Nonetheless, it is overwhelmingly likely that we will now have more street protests over the coming months and years than has been our habit. They will be small scale and widely spread throughout the country. Many of them will fail to attract much attention from the media. Only about one in 40 demonstrations actually gets national coverage.

If this happens, then we shall come to see that peaceful street protests are not per se bad, that they are not anti-democratic and that they are not an alternative to parliamentary democracy. Rather they complement the parliamentary process.

In all the advanced economies – other than Britain – the use of demonstrations has grown since the 1960s. As a means of registering a point of view, it has become conventional. People from all social classes are involved depending upon the issue. In this country, protest against, say, the closure of a local hospital wouldn't be a class thing. Nor would objections to the sale of Forestry Commission land to developers, to take another example.

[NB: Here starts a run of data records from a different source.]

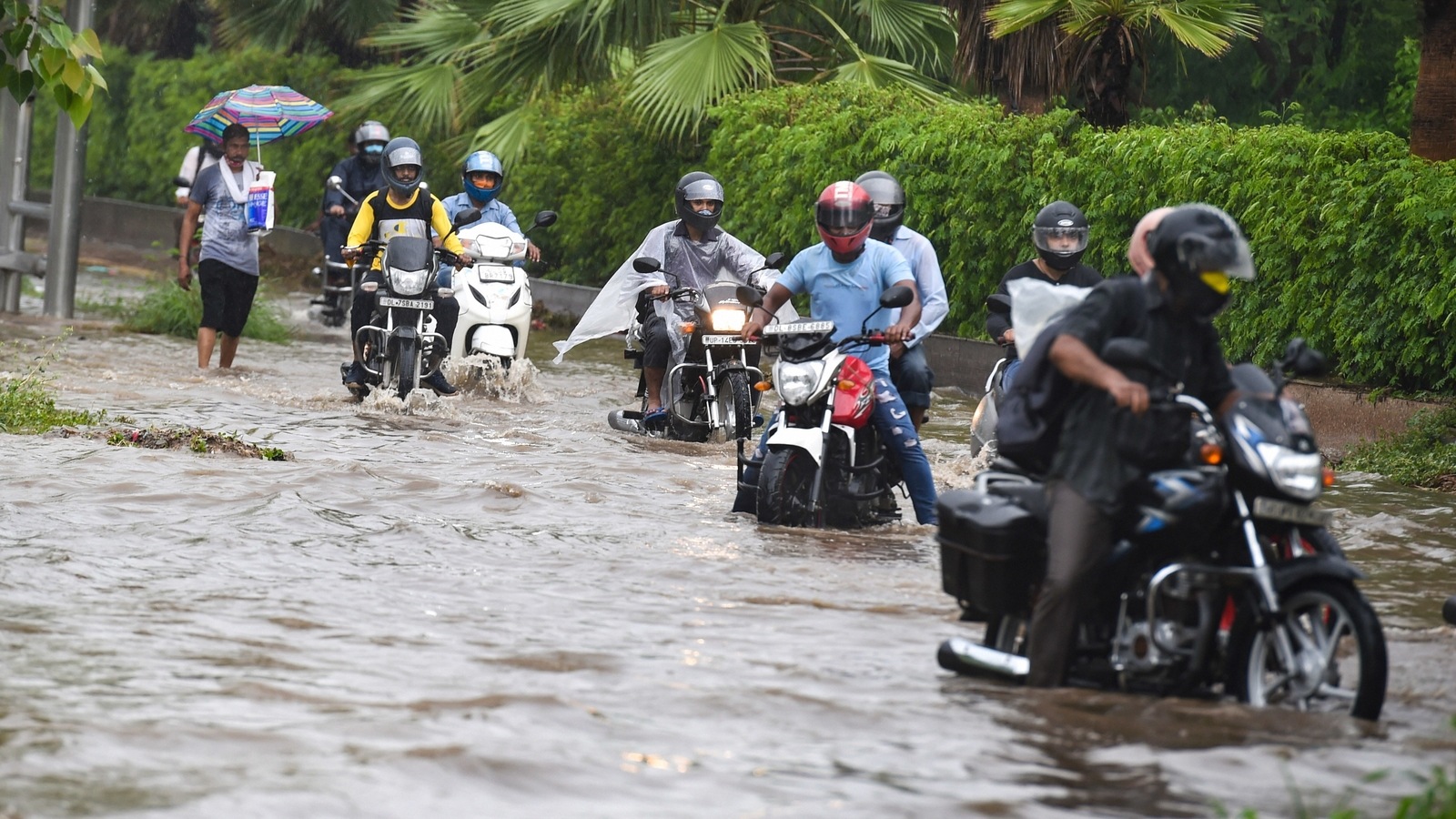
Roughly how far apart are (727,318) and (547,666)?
21.4 ft

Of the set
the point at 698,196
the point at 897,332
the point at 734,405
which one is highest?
the point at 698,196

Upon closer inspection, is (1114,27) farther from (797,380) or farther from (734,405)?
(797,380)

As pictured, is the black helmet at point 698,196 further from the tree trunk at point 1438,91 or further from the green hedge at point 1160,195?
the tree trunk at point 1438,91

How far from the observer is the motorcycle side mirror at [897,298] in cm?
944

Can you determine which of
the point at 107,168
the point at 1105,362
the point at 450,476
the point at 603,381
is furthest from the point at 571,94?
the point at 1105,362

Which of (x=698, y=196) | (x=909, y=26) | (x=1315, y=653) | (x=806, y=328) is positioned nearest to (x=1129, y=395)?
(x=1315, y=653)

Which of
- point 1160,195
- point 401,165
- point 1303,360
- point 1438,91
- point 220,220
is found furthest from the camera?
point 220,220

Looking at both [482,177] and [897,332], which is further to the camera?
[482,177]

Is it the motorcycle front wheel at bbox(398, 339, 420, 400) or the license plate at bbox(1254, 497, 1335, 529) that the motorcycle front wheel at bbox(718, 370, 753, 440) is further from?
the license plate at bbox(1254, 497, 1335, 529)

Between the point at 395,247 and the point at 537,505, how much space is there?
481 cm

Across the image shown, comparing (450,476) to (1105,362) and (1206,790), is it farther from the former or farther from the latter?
(1206,790)

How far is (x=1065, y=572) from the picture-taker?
615 cm

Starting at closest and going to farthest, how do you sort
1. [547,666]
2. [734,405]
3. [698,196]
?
[547,666] → [734,405] → [698,196]

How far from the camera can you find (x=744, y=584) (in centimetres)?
846
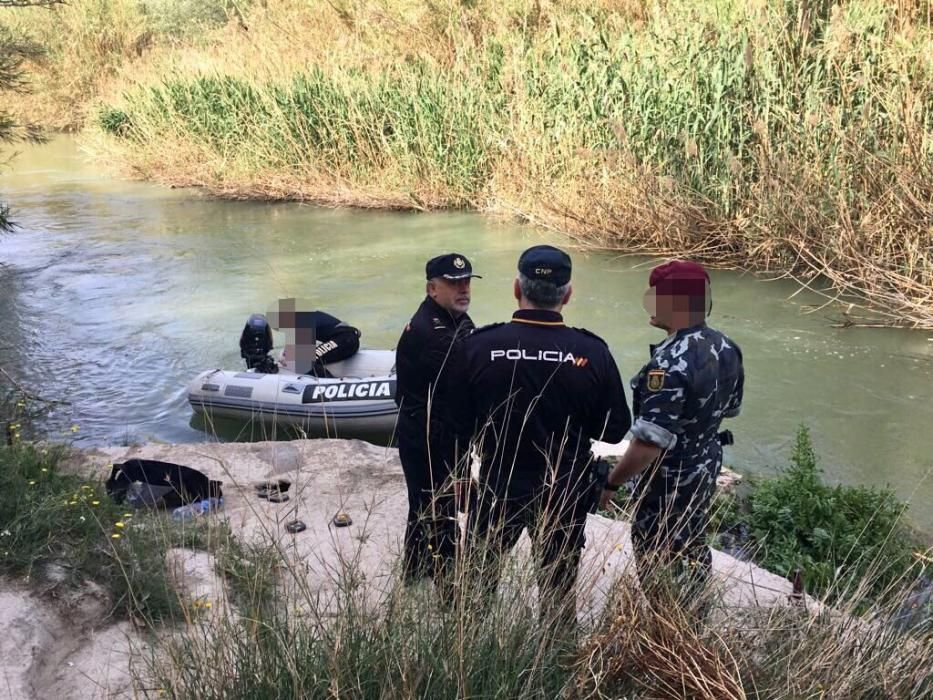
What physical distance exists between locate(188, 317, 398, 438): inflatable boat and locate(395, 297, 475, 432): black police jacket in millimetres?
2696

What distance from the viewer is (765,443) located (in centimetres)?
573

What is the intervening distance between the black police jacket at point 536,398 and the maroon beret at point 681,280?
238 mm

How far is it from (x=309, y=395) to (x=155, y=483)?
1.85 meters

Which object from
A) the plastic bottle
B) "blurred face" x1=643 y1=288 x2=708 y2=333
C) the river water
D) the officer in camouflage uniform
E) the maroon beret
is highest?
the maroon beret

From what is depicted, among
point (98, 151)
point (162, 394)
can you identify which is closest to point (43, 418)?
point (162, 394)

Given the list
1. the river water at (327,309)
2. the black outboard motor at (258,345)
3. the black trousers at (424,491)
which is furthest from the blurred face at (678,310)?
the black outboard motor at (258,345)

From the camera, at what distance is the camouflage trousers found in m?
2.51

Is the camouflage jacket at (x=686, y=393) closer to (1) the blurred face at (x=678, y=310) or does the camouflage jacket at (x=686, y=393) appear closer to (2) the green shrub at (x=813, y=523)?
(1) the blurred face at (x=678, y=310)

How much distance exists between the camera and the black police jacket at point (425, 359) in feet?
9.73

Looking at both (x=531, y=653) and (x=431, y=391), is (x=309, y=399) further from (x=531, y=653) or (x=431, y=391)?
(x=531, y=653)

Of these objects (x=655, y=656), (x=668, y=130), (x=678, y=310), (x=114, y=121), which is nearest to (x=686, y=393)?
(x=678, y=310)

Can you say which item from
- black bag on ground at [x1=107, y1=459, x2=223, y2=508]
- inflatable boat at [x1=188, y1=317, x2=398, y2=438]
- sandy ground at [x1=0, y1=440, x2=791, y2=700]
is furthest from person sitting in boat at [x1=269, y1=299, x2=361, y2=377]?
black bag on ground at [x1=107, y1=459, x2=223, y2=508]

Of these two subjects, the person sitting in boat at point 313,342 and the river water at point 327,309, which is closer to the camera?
the river water at point 327,309

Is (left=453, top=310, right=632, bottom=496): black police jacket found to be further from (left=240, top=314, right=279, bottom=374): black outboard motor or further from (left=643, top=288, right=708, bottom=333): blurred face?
(left=240, top=314, right=279, bottom=374): black outboard motor
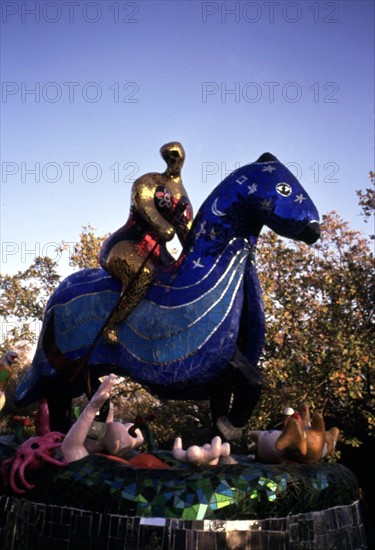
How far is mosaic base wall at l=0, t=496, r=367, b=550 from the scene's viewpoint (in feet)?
11.4

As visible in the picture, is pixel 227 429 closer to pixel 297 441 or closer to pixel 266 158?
pixel 297 441

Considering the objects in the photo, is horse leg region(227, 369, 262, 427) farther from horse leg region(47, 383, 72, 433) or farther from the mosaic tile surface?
horse leg region(47, 383, 72, 433)

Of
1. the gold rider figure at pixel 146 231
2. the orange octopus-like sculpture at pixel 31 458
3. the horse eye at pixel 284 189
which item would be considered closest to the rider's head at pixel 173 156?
the gold rider figure at pixel 146 231

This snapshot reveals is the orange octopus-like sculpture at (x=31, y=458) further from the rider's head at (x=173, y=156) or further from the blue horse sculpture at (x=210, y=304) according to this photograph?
the rider's head at (x=173, y=156)

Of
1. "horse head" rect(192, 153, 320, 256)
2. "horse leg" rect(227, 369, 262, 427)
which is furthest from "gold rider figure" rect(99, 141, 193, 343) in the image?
"horse leg" rect(227, 369, 262, 427)

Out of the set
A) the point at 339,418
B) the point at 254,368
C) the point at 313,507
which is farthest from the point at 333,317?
the point at 313,507

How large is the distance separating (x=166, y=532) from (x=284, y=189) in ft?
9.06

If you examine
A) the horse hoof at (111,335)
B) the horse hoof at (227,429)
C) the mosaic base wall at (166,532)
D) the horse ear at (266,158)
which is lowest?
Result: the mosaic base wall at (166,532)

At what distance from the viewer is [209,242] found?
5.05 m

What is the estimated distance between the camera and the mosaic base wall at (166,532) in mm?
3471

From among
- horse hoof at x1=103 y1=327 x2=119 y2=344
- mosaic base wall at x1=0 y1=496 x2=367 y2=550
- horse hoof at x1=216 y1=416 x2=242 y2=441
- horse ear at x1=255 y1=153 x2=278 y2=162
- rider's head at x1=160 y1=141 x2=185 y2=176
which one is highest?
rider's head at x1=160 y1=141 x2=185 y2=176

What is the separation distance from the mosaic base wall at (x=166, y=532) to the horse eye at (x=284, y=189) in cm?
239

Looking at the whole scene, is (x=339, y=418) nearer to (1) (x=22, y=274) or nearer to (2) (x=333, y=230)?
(2) (x=333, y=230)

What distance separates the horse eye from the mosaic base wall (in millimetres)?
2393
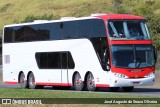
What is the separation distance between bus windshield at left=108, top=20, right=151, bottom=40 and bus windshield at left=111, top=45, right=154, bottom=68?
0.47m

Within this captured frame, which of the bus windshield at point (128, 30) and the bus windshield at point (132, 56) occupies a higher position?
the bus windshield at point (128, 30)

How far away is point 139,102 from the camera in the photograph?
22.4 metres

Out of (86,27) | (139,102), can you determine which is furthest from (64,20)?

Moreover local demonstrations are generally quite orderly. The organisers tell the police where they are planning to assemble and what route they hope to follow. These matters are generally agreed in advance. And the same statistics for Continental Europe that indicate an increasing use of street protests also show a steady diminution of violence.

Even more telling, surveys show that the more likely a person is to join a protest, the more likely he or she is to vote in local or national elections. The politically aware will take part in street protests and they will use their vote; the "don't knows" will do neither. Thus an unintended consequence of the coalition cuts could well be that taking part in demonstrations will become normal and not a strange French habit.